Chair of the New York Republican State Committee
- In office 1881–1882
- Preceded by: Chester A. Arthur
- Succeeded by: James D. Warren

Member of the New York State Senate from the 11th district
- In office 1876–1877
- Preceded by: Benjamin Ray
- Succeeded by: Stephen H. Wendover

Personal details
- Born: May 14, 1837 Stanford, New York, U.S.
- Died: December 24, 1921 (aged 84) Chula Vista, California, U.S.
- Resting place: Poughkeepsie Rural Cemetery Poughkeepsie, New York, U.S.
- Party: Republican
- Spouse: Esther Thorn
- Profession: Attorney

= B. Platt Carpenter =

American politician (1837–1921)

Benjamin Platt Carpenter (May 14, 1837 - December 24, 1921) was an American lawyer and politician from New York and Montana. He was governor of the Montana Territory from 1884 to 1885.

==Biography==
Carpenter was born in Stanford, Dutchess County, New York. He graduated from Union College in 1857, and studied law. He was admitted to the bar and practiced in Poughkeepsie, New York. On November 24, 1860, he married Esther Thorn, and they had three children.

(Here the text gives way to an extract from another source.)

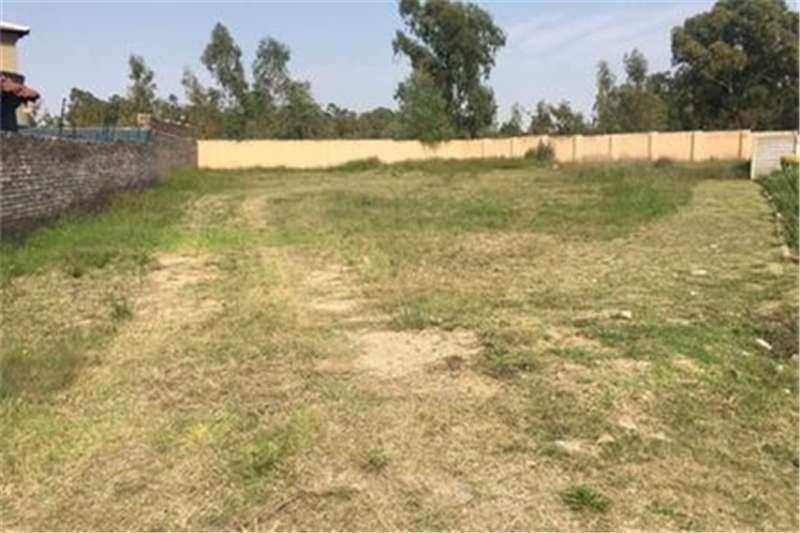 Property Vacant land Vacant Land Agricultural For Sale in SELCOURT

Carpenter was District Attorney of Dutchess County from 1864 to 1869; a delegate to the New York State Constitutional Convention of 1867-68; a delegate to the 1868 and 1884 Republican National Conventions; a member of the New York State Senate (11th D.) in 1876 and 1877; and Judge of the Dutchess County Court from 1878 to 1882.

At the New York state election, 1882, he ran for Lieutenant Governor of New York on the Republican ticket with Charles J. Folger, but they were heavily defeated by Democrats Grover Cleveland and David B. Hill.

In December 1884, he was appointed by President Chester A. Arthur as Governor of the Montana Territory, and on December 31, 1884, he left Poughkeepsie for Helena, Montana. After a short tenure, he was removed from office by the new Democratic President, Grover Cleveland, but he stayed in Montana, and was a delegate to the Montana State Constitutional Convention of 1889.

On December 24, 1921, Carpenter died in Chula Vista, San Diego County, California. He was buried at Poughkeepsie Rural Cemetery.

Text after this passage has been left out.